Al otro extremo del puente, se hallan inmóviles los guardias civiles del general Franco. Los mismos negros tricornios charolados de la monarquía, el mismo color limón del correaje. De pronto se ponen firmes, presentan armas. A través del puente se dirige hacia nuestro lado un lujoso automóvil. Un hombre de elevada talla repantigado en el asiento posterior, saluda condescendientemente con un movimiento de mano a la guardia francesa y, sin detenerse, se aleja por la carretera. ¿Quién es? Es el mayor Troncoso, comandante militar del Irún fascista.
—¿Y viene aquí con frecuencia?
—Varias veces al día. Goza del derecho de entrar y salir sin obstáculos. Tiene aquí, en Francia, infinitas ocupaciones.
En la estación procuro encontrar al representante del control internacional. Es muy fácil —todos saben dónde come el holandés—. Ahí está: lleva la servilleta atada con un nudo detrás del cuello para que no se le caiga; sobre la mesa, una batería de botellas. Procuro entrar en conversación con él, pero, ¡ay!, el bravo representante del ejército holandés no puede coordinar dos palabras. Bueno está para controlar, ¡no puede ni alzarse detrás de la mesa!
En Hendaya también ayer se levantó acta sobre el tiroteo de la frontera por personas desconocidas desde el territorio español.
Un «desconocido» arroja por la borda de aviones de guerra, toneladas de sustancias explosivas sobre ciudades francesas. Un «desconocido» descascarilla con fuego de ametralladora las señales fronterizas francesas.

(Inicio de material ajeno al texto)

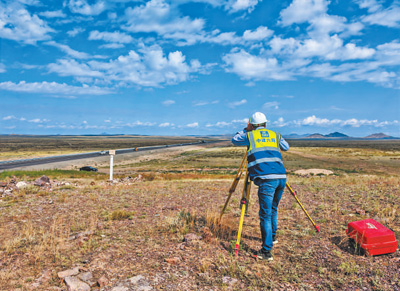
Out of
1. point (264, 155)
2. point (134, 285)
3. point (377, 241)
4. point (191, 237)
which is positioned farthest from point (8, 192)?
point (377, 241)

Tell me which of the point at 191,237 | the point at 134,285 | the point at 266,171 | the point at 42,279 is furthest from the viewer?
the point at 191,237

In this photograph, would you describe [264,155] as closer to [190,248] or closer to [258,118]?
[258,118]

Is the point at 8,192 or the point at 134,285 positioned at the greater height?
the point at 134,285

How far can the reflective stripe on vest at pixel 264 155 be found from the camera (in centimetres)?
452

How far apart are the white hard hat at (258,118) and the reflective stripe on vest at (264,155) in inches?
8.4

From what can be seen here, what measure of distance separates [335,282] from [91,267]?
397cm

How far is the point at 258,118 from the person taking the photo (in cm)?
488

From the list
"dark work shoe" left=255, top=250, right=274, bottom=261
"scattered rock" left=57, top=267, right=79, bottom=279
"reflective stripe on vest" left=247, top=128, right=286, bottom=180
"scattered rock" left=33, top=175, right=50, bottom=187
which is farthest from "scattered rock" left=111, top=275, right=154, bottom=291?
"scattered rock" left=33, top=175, right=50, bottom=187

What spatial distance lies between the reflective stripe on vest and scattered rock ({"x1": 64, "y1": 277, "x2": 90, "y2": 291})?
3266 mm

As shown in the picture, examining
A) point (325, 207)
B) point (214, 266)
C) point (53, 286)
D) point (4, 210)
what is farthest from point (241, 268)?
point (4, 210)

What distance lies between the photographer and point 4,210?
8.00m

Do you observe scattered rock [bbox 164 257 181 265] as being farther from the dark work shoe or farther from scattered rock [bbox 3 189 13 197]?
scattered rock [bbox 3 189 13 197]

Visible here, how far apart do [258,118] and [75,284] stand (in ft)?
13.6

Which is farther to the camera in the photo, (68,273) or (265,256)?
(265,256)
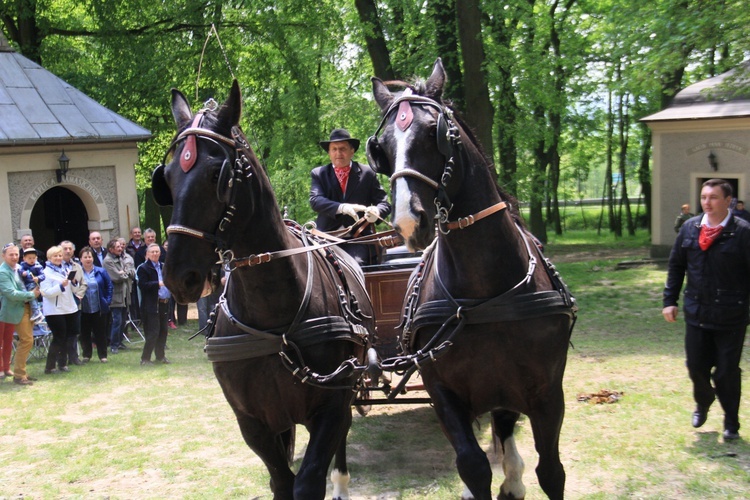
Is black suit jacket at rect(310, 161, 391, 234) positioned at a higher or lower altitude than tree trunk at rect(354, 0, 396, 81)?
lower

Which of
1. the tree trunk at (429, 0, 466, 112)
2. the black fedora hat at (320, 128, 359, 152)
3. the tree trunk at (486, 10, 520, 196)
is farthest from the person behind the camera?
the tree trunk at (486, 10, 520, 196)

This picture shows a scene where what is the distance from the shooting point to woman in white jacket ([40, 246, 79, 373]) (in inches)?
426

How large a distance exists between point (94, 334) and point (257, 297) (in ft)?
28.7

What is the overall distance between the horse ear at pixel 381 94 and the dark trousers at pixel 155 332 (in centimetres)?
823

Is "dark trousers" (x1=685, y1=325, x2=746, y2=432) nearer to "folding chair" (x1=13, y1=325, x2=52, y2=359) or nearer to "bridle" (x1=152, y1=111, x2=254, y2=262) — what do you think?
"bridle" (x1=152, y1=111, x2=254, y2=262)

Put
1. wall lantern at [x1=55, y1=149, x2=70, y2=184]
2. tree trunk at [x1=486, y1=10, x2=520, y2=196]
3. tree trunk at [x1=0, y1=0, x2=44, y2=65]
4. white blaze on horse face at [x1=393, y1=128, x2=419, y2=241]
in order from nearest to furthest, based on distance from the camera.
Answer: white blaze on horse face at [x1=393, y1=128, x2=419, y2=241]
wall lantern at [x1=55, y1=149, x2=70, y2=184]
tree trunk at [x1=486, y1=10, x2=520, y2=196]
tree trunk at [x1=0, y1=0, x2=44, y2=65]

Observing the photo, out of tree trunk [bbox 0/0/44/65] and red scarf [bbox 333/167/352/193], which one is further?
tree trunk [bbox 0/0/44/65]

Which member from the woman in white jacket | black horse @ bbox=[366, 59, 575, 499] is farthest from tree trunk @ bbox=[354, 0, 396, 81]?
black horse @ bbox=[366, 59, 575, 499]

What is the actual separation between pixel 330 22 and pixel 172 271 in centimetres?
1588

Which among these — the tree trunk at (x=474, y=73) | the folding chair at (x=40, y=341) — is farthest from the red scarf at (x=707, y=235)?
the folding chair at (x=40, y=341)

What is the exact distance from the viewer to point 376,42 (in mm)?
16953

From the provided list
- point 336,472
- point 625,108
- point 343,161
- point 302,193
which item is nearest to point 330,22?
point 302,193

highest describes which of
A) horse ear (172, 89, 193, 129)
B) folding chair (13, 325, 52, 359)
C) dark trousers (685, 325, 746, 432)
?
horse ear (172, 89, 193, 129)

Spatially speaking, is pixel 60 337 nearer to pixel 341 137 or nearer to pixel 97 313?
pixel 97 313
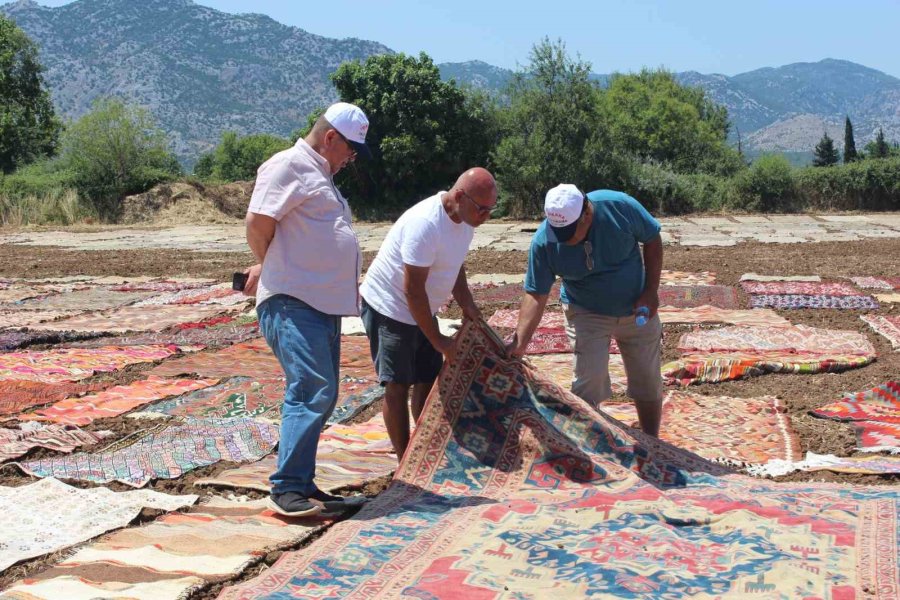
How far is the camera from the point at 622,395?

Un «desconocido» hunde barcos mercantes británicos. Un «desconocido» interviene con toda la fuerza de su potente armamento en los asuntos internos de España, en la lucha de su pueblo contra los sublevados fascistas. ¿No habrá ido demasiado lejos este «desconocido», al que no hay niño que no conozca? ¿No habrá rebasado todos los límites de la paciencia? ¿No se habrá vuelto el mundo demasiado pequeño a causa de los tirones y saltos, que han quedado impunes, y que se hacen cada vez más furiosos y osados?
Llegué anochecido a Toulouse. En seguida llamé a París, a unos conocidos, y les rogué que buscaran al aviador Abel Guides, si se encontraba en París. Que le digan sólo una cosa: que le ruego venga urgentemente a Toulouse para jugar al tenis y, en general, para descansar.